I’ve been neglecting to post more entries to the blog lately, but it hasn’t been due to writer’s block. I’ve been writing a great deal lately, but the majority of my writing has been in online exchanges on stem cell research (from which came the ESCR debate series) or on intelligent design and evolution. You can follow the two ongoing debates about ID here and here (my involvement in the 2nd thread begins with post #37). I’ve certainly been learning much from preparing responses for these debates, and they have enabled me to sharpen my understanding of the issues. I certainly hope to present some of the key points from these debates in this blog in the near future, but one of the consequences of engaging in these discussions is that once you start, it’s hard to stop without seeming like you are conceding the argument.
One thing I’ve been seeing from the ID debates is that the vast majority of the arguments that people offer against the theory of Intelligent Design stem from a basic misunderstanding of what the theory is about. This has emphasized to me why as a teacher it is critical to fairly and accurately present both sides of a debatable issue, so that students can arrive at their own reasonable and informed conclusion as well as be knowledgeable enough to respond fairly to arguments from those who hold opposing viewpoints. And this is why I have been sharing direct excerpts from these debates in this blog, so that people can see the actual arguments that are raised against the positions that I take, rather than my (potential) misrepresentations of the opposing arguments.
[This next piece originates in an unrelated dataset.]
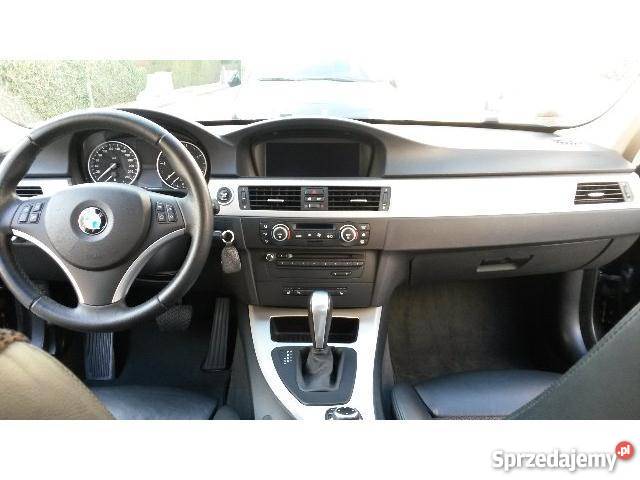 BMW 320 d Aut Warpechy Stare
I want my students to follow the evidence where it leads, not where I or anyone else says that it leads.
One other thing I’ve been learning through these debates is the importance of character, even in an online discussion with faceless opponents and nameless audience. In spite of the rather impersonal nature of these online debates, we must always remember that we speak as Christ’s ambassadors, as if He were making his appeal through us. How we say things can be just as significant as what we say.
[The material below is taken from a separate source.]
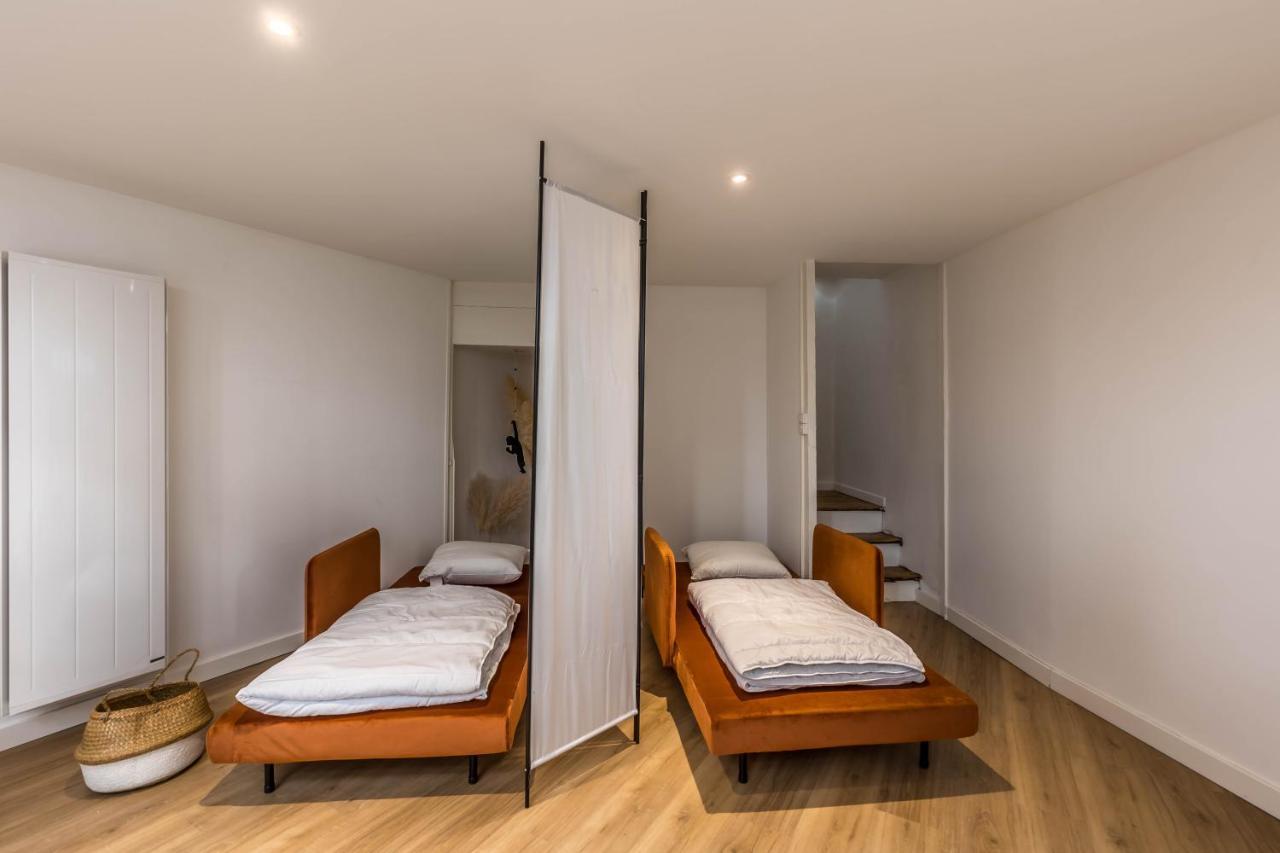 Apartamento L'Atypique-Le Loft Du Mans Le Mans Exterior foto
There can be some mean-spirited people in these online debates. Rather than relying on reason and rationality in their arguments , they resort to ridicule and insult to try to make their points. It can be tempting to descend to the same disparaging tone, especially when these defamatory remarks tend to draw popular support. But even if this kind of attitude can win the argument, it would not be a victory if we lose the real battle over the hearts and minds of those that we encounter. I draw encouragement from these words from 1 Peter 2:15-17, 21-25:
For it is God's will that by doing good you should silence the ignorant talk of foolish men. Live as free men, but do not use your freedom as a cover-up for evil; live as servants of God. Show proper respect to everyone: Love the brotherhood of believers, fear God, honor the king.
To this you were called, because Christ suffered for you, leaving you an example, that you should follow in his steps. “He committed no sin, and no deceit was found in his mouth.” When they hurled their insults at him, he did not retaliate; when he suffered, he made no threats. Instead, he entrusted himself to him who judges justly. He himself bore our sins in his body on the tree, so that we might die to sins and live for righteousness; by his wounds you have been healed. For you were like sheep going astray, but now you have returned to the Shepherd and Overseer of your souls.